We are deeply affected by the values of the world – parenthood should not degrade my living standards, my financial standards, or my standards of freedom – because we are still afraid of losing comfort, pleasure, or something that gives us identity. We are still making the choice in fear.

A year ago, my friend told me in pride and sadness, “I may be the minority in our generation who has seen my mom pregnant.”

Another story is about my wife:

One day in her childhood, her mom (my mother-in-law) said to her, “I conceived your brother and aborted him. Our family is too poor to give him a good life if I gave birth to him.” Helpless and calmness. As if it was not a life, as if there were no choice. As if she were telling her daughter, “I got a cold, took medicine, and everything is okay now.” Most of our parents never thought about free choice in bearing sons and daughters, and they were trying to persuade themselves that giving up the right choice is the best choice to a happy life. They pretended to be okay with that.

The opposite of the one-child policy is not the two-child policy, but freedom to bear children.

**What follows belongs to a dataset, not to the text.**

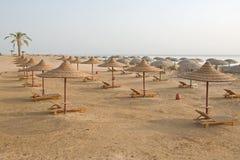 Vare con las chozas vacías múltiples, Mar Rojo, Egipto Foto de archivo
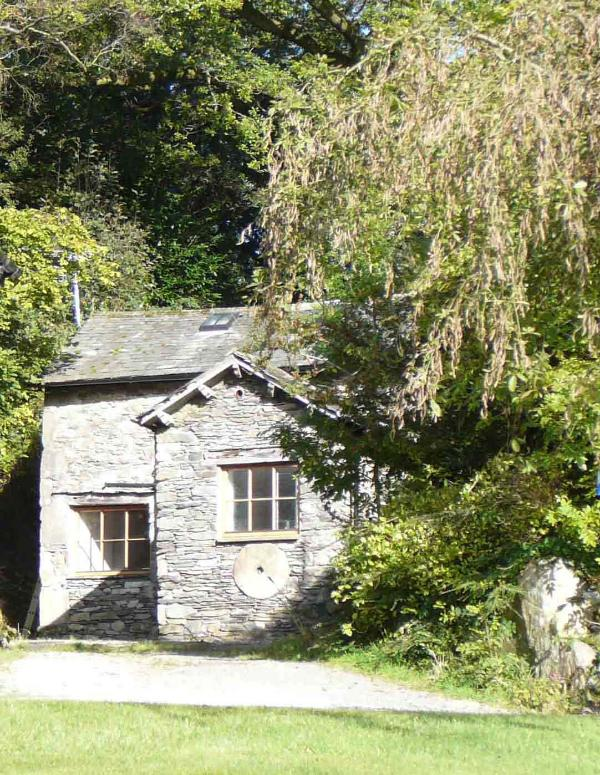 Broughton Bank Cottage from the south - Broughton Bank Cottage,Cartmel, in woodland garden - Cartmel - rentals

When I think about it more deeply, we are no better than our parents when celebrating the replacement of the one-child policy with the two-child policy. We may not be affected by the national policy, we may have more choice to deal with it (many of our friends went abroad to bear their second child), but we are deeply affected by the values of the world – parenthood should not degrade my living standards, my financial standards, or my standards of freedom – because we are still afraid of losing comfort, pleasure, or something that gives us identity. We are still making the choice in fear.


Hu Yongjie is a pseudonym for a church planter in Shanghai. In his spare time, he enjoys trail running.

Pray for Chinese parents today who are figuring out how to decide their family size in faith and joy, not fear.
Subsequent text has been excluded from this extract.